A number of families in the Earltown area claimed relationship to Canada’s first Prime Minister.
Sir John’s grandparents were John MacDonald and Jean MacDonald, crofters near Dalmore in Rogart Parish, Sutherlandshire. John left his Rogart roots and took a position in the shire town of Dornoch. John was the father of Hugh MacDonald who settled for a time in Glasgow, married Helen Shaw, and begat a child who would become the founder of our nation. A memorial stands at Dalmore proudly proclaiming Sir John’s ties to Rogart.
As the MacDonalds were not as numerous in Rogart as in other parts of Scotland, it would be plausible to think that other MacDonalds hailing from that parish would be Sir John’s cousins. The Taylor – Gunn families, the Douglas family and some of the MacKays at Balfron had a particularly strong tradition of a connection.
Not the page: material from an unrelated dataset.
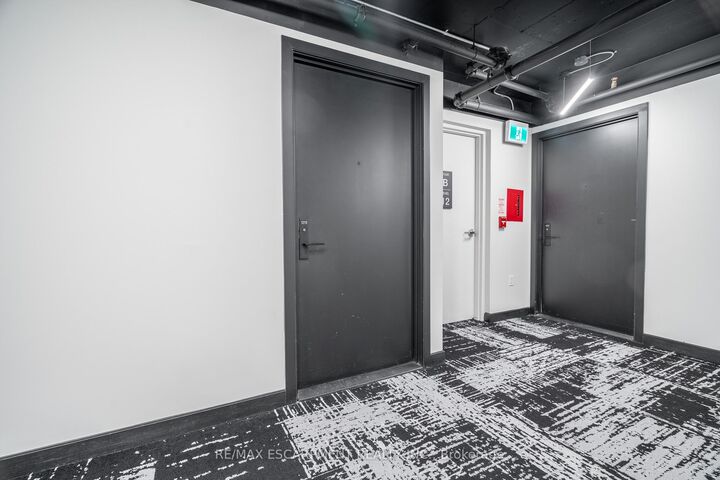 Property Photo:  1 Jarvis Street 1219  ON L8R 3J2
Such traditions are often true but difficult to prove. Over the past couple of years Tillie Tucker Armstrong, a descendent of the MacDonalds of Earltown Lake and mother of local MP Scott Armstrong, has been searching for proof of the tradition. Tillie and I were both independently corresponding with a Bill Machin in Britain on the puzzle. Bill is a confirmed relative of Sir John A. whose MacDonald ancestors lived for a few generations in Ontario.
The Earltown connection is through a group of MacDonald families that settled on Taylor Lake Road. Robert MacDonald, (1778-1840), arrived in Earltown from Rogart around 1818/19 and was given a location ticket for land on Taylor Lake. Immediately to the west and surrounding Earltown Lake was a grant to a George MacDonald. On the hill to the north of the lakes was the grant of Robert Douglas and his mother, Margaret MacDonald Douglas. And to the east towards the Berrichon lived a family of MacDonalds from Rogart known as the “Soldiers”.
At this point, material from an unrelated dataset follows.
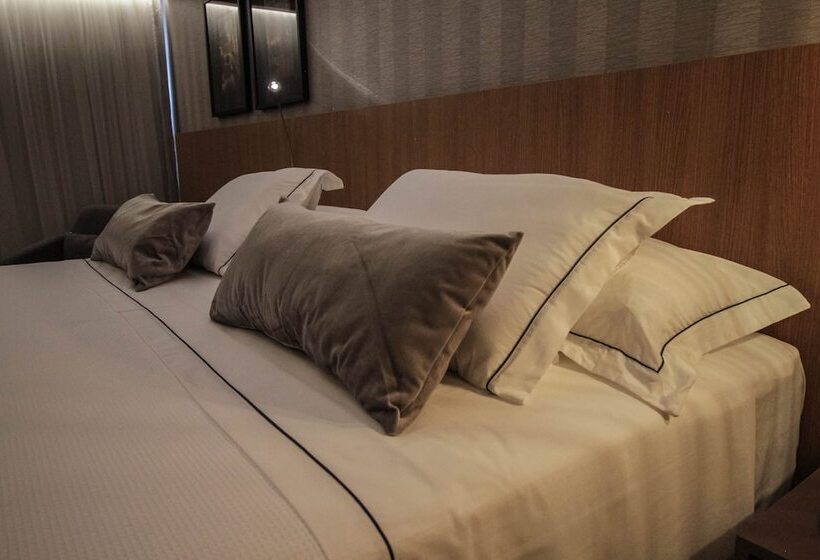 Oscar Hotel Executive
Robert seems to lived at the lake as a bachelor for many years. Around 1833 he married a much younger Catherine MacKay, “Deacon”, who parents arrived in Earltown around 1819 and lived in the village. Robert and Catherine had two daughters, Janet or Jessie who married “Black” Robert MacKay at Balfron and Marion who married John Taylor of West Branch. Marion and John took over the MacDonald farm.
Prior to 1818, a Robert MacDonald, first cousin to Sir John’s father, is documented as son and heir to Robert MacDonald and Janet Grant. He disappeared from Scottish records thereafter and coincidentally at the time that Robert MacDonald “Lake” arrived in Earltown. The naming of Robert Lake’s daughter Janet gives some indication that his mother was a Janet.
Robert MacDonald and Janet Grant of Rogart also had a daughter Mary who married Martin MacLeod of Golspie. They migrated to Pictou Landing. Descendents have contemporary correspondence and documentation of their near relationship with Sir John. The MacLeods also had proven ties to a MacDonald family in Pictou.
We now return to the matter of George MacDonald, grantee of Earltown Lake. This George is described in deeds as a resident of Pictou and appears to have never taken up residence in Earltown. His death certificate clearly indicates that he was a son of Robert MacDonald and Janet Grant, the presumed parents of Robert “Lake”. George’s descendants continued to own the Earltown property up until the 1940’s before letting it go for taxes. It was purchased by Helen Douglas Sutherland and her husband Lawrence, also considered to be of the same clan.
At the end of the exercise, the three of us have concluded that there is a high probability that Robert Lake is indeed the cousin of Sir John’s father. The coincidence of emigration with the disapperance of Robert in Scotland, the naming of Janet, the verification of the parents of George MacDonald, his next door grantee and a profund surviving narrative gives a fair degree of credibility to the claim.
As for the Douglas family, pioneer Margaret MacDonald Douglas arrived in Earltown at the same time as Robert and settled on an adjoining farm. The late Willie MacKay “Coul” of Rogart told me in 1983 that she was most certainly the daughter of a Norman MacDonald, an old soldier who lived on the slopes of Knockarthur. A subsequent book on the history of Rogart claims that all the MacDonalds in Rogart had a common ancestor, probably in the late 17th century. A Norman MacDonald of that era can be traced as being a near relative of Sir John’s family.
The family of MacDonalds in the Berrichan known as the “Soldiers” is not as clear. We know of a Hugh and John MacDonald coming out to Earltown from Rogart around 1820. They supposedly had a sister Isabella who married Robert MacKay “Black”, an early settler at West Earltown and ancestor of Tillie Armstrong. There is much to be done on this family.